Tra gli impedimenti al matrimonio, il Codice di Diritto Canonico elenca quello del matrimonio precedente: “Chi è vincolato dal vincolo di un matrimonio precedente, anche se non è stato consumato, tenta invalidamente il matrimonio” (Legge c. 1085 1). Il Codice dei Canoni delle Chiese Orientali afferma anche che chi è vincolato dal vincolo di un matrimonio precedente tenta invalidamente il matrimonio (Il Codice dei Canoni dell’Ecclesiarium Orientale c. 802 §1).
Il fondamento di questo impedimento non è solo la legge della Chiesa, ma anche la legge divina. Sia per legge naturale che per legge divina positiva, il matrimonio possiede la proprietà dell’unità. Pertanto, qualsiasi matrimonio valido preclude la possibilità di contrarre un altro matrimonio da uno dei due coniugi a meno che il matrimonio precedente non sia stato sciolto. La Chiesa insegna che la stessa legge naturale vieta una tale pluralità di matrimoni, così che anche i non battezzati non possono contrarre un matrimonio valido fintanto che esiste il vincolo di un matrimonio precedente.
La base di questo impedimento è la proprietà dell’unità di cui gode il matrimonio e non la proprietà dell’indissolubilità. Il precedente matrimonio in questione può essere suscettibile di scioglimento per una causa diversa dalla morte di uno dei coniugi. Tale sarebbe il caso nell’uso del Privilegio paolino, per cui il matrimonio di due persone non battezzate viene sciolto nel momento in cui viene contratto il matrimonio che favorisce la fede. Inoltre, un matrimonio che non è stato consumato può essere sciolto dalla dispensa papale per una giusta causa (Legge c. 1142; Codice dei Canoni dell’Ecclesiarium Orientale c. 862).

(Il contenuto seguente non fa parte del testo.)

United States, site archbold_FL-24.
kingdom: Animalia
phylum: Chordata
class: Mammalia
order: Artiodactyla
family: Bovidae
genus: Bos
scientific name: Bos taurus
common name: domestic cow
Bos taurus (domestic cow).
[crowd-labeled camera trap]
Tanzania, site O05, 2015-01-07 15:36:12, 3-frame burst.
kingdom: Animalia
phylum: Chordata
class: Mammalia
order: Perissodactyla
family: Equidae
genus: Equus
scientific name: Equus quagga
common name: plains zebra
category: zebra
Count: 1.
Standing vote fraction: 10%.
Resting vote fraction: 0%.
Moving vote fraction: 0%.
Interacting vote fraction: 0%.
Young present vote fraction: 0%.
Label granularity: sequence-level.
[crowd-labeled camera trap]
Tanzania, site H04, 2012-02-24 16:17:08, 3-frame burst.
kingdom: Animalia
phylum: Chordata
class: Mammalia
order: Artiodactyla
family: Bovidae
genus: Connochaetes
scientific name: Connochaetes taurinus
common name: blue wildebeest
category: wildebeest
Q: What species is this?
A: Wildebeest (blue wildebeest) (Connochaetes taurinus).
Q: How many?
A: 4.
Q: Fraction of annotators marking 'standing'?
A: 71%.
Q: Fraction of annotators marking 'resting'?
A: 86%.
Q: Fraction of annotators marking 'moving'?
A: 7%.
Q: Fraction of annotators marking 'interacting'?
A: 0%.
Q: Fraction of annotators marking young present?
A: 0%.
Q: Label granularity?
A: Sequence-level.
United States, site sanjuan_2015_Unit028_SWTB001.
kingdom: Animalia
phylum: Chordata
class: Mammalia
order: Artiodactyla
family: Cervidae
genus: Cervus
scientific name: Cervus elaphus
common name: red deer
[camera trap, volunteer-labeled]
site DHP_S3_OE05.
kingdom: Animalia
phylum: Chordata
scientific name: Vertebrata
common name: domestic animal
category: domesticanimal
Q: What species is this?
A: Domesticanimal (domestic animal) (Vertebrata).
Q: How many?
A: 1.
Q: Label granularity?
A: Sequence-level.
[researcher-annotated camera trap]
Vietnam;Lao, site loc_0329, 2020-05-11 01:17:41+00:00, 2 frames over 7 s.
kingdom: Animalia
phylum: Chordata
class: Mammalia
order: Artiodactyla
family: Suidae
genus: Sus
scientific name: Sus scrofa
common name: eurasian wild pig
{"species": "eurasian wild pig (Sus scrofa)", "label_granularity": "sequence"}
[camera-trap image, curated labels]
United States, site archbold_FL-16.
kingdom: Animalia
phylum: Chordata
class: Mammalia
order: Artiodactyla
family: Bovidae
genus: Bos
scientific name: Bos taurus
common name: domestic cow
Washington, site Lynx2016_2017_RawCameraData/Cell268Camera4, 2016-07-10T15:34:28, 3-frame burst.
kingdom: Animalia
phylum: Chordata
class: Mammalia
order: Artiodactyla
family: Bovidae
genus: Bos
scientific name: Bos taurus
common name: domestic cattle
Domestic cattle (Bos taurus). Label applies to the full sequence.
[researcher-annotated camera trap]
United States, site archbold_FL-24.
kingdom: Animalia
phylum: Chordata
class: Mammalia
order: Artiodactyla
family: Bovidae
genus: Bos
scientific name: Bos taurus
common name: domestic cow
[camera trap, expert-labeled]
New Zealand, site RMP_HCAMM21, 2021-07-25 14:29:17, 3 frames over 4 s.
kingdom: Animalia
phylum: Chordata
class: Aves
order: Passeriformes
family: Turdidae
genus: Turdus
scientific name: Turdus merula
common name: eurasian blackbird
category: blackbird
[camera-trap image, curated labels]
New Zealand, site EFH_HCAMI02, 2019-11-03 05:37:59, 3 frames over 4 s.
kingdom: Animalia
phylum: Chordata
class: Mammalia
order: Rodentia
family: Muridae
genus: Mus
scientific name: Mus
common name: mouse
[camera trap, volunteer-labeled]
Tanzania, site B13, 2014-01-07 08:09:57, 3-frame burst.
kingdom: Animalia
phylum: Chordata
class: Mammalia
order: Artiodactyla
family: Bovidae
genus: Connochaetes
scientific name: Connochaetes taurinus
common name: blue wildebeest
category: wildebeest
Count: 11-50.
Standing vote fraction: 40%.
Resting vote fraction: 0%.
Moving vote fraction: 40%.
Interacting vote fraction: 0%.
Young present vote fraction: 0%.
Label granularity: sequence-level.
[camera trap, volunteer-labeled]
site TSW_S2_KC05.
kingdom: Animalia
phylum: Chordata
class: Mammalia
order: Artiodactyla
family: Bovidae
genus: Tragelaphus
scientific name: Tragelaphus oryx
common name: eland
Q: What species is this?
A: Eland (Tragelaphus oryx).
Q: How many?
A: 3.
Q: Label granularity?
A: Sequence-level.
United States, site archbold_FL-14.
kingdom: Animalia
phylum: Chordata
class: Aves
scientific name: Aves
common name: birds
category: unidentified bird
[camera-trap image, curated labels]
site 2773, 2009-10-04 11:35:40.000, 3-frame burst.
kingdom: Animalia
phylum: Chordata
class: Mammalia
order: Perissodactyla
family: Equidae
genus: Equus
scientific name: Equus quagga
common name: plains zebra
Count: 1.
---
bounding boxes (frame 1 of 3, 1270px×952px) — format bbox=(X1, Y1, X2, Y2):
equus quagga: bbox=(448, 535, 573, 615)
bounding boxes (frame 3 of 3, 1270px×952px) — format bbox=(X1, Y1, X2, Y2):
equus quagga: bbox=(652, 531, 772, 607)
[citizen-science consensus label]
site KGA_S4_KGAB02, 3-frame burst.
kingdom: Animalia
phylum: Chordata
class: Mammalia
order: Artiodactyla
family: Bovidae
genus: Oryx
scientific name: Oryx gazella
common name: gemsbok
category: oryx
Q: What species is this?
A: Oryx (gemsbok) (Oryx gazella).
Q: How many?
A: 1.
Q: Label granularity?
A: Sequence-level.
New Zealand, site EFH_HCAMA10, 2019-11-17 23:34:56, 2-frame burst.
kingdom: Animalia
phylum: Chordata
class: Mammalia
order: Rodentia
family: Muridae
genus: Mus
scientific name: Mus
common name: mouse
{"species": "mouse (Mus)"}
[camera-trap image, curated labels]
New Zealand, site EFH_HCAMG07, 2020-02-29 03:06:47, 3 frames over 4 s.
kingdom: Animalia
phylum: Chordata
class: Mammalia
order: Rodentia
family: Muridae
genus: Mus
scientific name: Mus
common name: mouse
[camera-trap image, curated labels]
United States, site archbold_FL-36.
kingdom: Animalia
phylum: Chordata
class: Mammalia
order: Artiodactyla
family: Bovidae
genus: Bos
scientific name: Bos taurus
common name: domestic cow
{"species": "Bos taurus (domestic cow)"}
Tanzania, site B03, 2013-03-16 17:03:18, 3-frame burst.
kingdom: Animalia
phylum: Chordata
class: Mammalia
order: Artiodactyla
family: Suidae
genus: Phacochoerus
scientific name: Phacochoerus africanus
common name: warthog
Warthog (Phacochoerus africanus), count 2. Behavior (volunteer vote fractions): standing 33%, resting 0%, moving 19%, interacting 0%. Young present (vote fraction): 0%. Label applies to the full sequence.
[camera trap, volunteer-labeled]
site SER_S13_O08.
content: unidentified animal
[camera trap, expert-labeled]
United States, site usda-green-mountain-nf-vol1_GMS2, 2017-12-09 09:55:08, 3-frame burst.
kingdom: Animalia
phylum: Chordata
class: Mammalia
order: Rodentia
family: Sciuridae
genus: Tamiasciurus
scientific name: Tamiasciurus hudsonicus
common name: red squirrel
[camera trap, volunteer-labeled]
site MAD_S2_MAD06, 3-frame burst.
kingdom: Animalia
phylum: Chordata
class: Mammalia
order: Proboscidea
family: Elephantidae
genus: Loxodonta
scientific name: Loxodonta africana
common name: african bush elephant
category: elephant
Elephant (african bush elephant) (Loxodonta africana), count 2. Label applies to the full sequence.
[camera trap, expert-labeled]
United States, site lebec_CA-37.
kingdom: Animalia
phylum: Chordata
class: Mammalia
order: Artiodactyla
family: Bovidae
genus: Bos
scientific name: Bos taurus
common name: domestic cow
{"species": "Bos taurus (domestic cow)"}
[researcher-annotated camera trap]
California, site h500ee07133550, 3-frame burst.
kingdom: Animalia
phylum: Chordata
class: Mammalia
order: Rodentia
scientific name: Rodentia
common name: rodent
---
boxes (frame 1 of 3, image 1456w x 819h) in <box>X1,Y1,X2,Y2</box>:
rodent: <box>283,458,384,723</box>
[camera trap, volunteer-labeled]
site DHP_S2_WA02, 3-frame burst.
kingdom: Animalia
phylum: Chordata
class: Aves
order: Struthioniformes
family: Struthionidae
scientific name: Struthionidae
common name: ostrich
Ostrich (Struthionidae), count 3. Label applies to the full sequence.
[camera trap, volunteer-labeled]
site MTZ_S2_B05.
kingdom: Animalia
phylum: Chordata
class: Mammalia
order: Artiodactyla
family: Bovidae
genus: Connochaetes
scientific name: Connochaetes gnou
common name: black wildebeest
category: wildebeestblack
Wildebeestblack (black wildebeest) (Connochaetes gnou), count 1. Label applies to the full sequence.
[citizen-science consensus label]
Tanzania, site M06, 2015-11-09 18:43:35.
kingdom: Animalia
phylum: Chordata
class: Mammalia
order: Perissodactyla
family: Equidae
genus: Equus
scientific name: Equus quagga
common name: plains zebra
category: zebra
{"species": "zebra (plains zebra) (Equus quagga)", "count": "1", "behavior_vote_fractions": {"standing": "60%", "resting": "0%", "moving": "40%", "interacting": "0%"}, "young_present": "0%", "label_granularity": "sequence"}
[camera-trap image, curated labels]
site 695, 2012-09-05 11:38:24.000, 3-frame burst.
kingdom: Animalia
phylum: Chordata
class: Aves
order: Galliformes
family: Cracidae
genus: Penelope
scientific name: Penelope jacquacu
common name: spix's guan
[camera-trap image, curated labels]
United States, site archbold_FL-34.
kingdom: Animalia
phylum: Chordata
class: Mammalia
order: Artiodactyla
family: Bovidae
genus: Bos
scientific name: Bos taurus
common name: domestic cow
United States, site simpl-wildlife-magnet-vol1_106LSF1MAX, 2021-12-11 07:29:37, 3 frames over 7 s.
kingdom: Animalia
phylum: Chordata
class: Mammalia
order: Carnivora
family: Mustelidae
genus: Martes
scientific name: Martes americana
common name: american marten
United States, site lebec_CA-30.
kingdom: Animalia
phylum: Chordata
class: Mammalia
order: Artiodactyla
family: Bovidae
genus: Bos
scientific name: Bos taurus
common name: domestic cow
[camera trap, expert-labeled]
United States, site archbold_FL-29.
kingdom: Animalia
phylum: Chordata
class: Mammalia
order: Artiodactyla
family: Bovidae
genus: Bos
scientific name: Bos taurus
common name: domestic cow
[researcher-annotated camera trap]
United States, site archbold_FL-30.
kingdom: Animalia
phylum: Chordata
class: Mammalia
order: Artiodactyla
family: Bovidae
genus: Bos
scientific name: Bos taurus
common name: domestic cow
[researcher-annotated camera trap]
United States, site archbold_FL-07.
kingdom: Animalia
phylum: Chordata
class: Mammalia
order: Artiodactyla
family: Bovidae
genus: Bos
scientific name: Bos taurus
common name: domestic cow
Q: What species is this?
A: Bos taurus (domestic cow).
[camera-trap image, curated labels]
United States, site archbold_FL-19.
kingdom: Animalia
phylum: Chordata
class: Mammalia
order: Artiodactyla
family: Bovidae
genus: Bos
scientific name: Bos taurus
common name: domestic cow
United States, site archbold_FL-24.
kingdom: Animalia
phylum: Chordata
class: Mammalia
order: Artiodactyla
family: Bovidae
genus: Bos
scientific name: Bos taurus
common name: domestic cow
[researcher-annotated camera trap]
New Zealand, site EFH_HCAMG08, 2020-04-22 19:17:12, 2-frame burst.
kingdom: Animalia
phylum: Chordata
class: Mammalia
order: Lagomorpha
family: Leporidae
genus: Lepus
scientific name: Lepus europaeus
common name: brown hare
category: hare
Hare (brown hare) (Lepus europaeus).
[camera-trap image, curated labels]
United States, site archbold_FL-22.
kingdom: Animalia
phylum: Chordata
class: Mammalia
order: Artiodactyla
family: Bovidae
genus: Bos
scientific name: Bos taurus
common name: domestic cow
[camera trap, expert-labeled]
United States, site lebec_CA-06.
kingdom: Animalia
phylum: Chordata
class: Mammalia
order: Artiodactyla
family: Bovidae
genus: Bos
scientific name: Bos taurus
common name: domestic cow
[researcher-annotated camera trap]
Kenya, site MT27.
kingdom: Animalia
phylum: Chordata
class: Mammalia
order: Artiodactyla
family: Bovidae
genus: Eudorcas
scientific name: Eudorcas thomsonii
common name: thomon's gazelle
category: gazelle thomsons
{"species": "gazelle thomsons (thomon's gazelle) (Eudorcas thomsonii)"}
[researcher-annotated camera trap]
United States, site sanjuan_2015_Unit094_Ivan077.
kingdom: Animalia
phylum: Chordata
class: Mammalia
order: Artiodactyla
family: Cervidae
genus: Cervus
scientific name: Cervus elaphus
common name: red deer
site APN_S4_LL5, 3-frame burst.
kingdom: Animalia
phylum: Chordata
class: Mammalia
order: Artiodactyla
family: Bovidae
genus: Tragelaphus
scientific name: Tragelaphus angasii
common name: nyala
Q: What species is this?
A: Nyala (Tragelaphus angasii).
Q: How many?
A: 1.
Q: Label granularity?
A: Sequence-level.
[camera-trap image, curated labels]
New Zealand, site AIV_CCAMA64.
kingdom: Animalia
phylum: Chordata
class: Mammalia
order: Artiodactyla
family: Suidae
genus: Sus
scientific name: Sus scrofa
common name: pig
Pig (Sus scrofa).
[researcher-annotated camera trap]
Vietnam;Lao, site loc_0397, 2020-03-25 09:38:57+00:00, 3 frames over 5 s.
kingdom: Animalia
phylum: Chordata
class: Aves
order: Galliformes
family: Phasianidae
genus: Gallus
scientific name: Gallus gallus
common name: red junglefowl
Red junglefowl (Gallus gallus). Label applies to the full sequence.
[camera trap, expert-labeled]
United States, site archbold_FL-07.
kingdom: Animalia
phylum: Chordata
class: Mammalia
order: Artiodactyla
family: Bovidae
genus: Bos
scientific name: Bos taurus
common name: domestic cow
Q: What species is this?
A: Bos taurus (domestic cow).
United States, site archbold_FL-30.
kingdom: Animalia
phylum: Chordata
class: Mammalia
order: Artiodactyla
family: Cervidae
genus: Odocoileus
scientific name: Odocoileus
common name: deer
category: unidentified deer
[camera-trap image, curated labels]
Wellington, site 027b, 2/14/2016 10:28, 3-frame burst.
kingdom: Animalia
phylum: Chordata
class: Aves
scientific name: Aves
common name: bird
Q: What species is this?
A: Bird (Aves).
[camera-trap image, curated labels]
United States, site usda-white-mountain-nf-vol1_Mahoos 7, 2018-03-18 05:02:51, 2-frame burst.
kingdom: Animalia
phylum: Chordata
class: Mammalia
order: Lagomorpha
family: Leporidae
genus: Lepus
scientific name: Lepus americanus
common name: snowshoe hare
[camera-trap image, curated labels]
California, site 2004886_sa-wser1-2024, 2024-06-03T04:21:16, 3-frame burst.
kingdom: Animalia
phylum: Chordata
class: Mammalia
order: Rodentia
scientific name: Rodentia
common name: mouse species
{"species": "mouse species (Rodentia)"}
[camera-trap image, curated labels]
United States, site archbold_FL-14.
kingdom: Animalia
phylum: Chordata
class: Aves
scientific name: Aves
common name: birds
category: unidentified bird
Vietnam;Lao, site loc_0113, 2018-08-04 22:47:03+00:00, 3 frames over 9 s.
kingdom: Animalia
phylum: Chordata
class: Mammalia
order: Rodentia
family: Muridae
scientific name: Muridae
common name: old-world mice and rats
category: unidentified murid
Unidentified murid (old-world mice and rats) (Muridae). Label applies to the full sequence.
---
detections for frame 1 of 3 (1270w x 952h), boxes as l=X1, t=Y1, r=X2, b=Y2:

Nel XII secolo ci fu una disputa tra due scuole di canonisti sul fatto che un matrimonio non consumato fosse o meno un matrimonio perfetto. Alcuni sostenevano che un secondo matrimonio perfezionato con la consumazione non sarebbe stato invalido a causa dell’esistenza del precedente matrimonio. Papa Alessandro III (12-1159) si oppose a tale teoria, anche se probabilmente riteneva questa opinione come membro della Scuola di Bologna prima della sua adesione al Papato. Con la frase “anche se non è stato consumato” il codice riafferma la corretta soluzione di questa controversia.
“Anche se il matrimonio precedente dovesse essere invalido o sciolto per qualsiasi motivo, non è consentito contrarne un altro fino a quando non sia stato legalmente stabilito che il precedente matrimonio era certamente invalido o sciolto” (Legge c. 1085 §2; Codice dei Canoni dell’Ecclesiarium Orientale c. 802 §2).
È da notare che l’assenza del coniuge per un lungo periodo non è di per sé una prova sufficiente della morte. Se la morte non può essere provata da documenti pubblici, il vescovo diocesano può rilasciare una dichiarazione di morte presunta (Legge c. 1707 §1; Codice dei Canoni dell’Ecclesiarium Orientale c. 1383 §1). Il vescovo deve avere la certezza morale della morte del coniuge per emettere la dichiarazione (Legge c. 1707 §2; Codice dei Canoni dell’Ecclesiarium Orientale c. 1383 §2). In casi incerti e complicati, il vescovo latino deve consultare la Santa Sede (Legge c. 1707 §3), mentre il Vescovo Orientale consulti il suo patriarca o la Sede Apostolica di Roma (Codice dei Canoni dell’Ecclesiarium Orientale c. 1383 §3).
Bibliografia: j. abbo e j. hannan, I sacri canoni (St. Louis 1960) 2: 1069. jp beal e jp beal et al., Nuovo commento al codice di diritto canonico (New York 2000), 1286-1288. PJ paia, ibid., 1798-1799.